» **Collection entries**
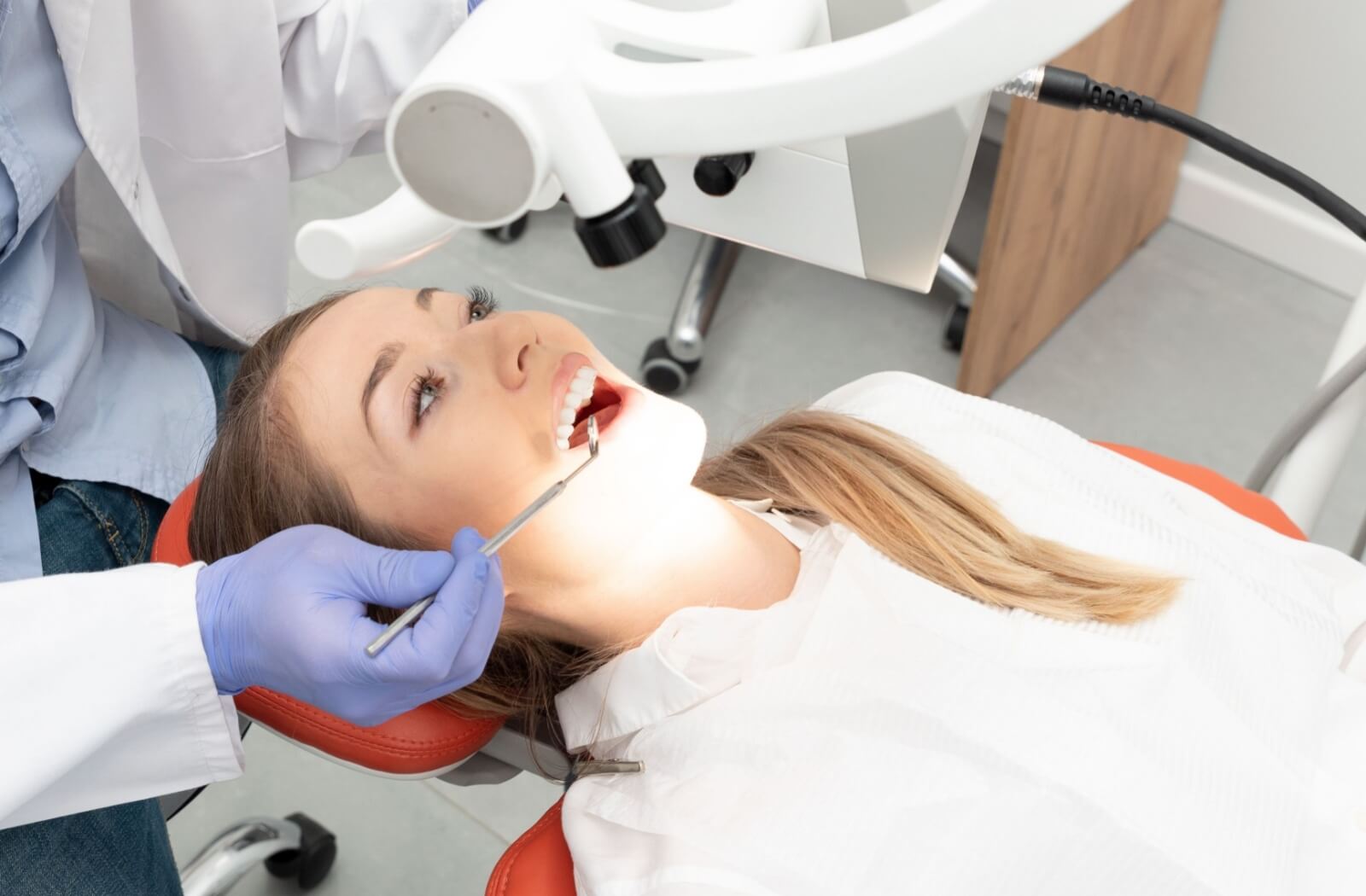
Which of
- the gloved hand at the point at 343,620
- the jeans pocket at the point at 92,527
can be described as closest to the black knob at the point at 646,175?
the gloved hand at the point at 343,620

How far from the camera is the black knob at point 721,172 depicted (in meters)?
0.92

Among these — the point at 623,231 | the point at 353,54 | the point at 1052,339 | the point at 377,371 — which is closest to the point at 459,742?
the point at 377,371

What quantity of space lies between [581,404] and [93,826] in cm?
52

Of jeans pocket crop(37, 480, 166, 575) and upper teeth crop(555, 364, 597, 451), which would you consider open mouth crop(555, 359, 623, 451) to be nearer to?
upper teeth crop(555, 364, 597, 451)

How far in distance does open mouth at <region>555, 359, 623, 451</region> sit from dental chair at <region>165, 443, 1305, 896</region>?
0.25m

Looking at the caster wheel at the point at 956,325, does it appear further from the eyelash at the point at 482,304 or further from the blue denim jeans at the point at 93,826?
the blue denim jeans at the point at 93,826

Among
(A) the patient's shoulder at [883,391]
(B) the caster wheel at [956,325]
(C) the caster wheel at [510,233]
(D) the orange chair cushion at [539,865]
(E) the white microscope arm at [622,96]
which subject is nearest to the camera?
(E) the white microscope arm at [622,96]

» **Written instruction**
Copy out the lines of the items word for word, beginning with the line that contains "Looking at the" and continuing through the last line of the items.

» **Complete output**
Looking at the caster wheel at the point at 956,325, does it appear further from the eyelash at the point at 482,304 or further from the blue denim jeans at the point at 93,826?
the blue denim jeans at the point at 93,826

Among
(A) the patient's shoulder at [883,391]
(B) the caster wheel at [956,325]
(C) the caster wheel at [510,233]
(D) the orange chair cushion at [539,865]
(E) the white microscope arm at [622,96]
which subject is nearest to the camera?
(E) the white microscope arm at [622,96]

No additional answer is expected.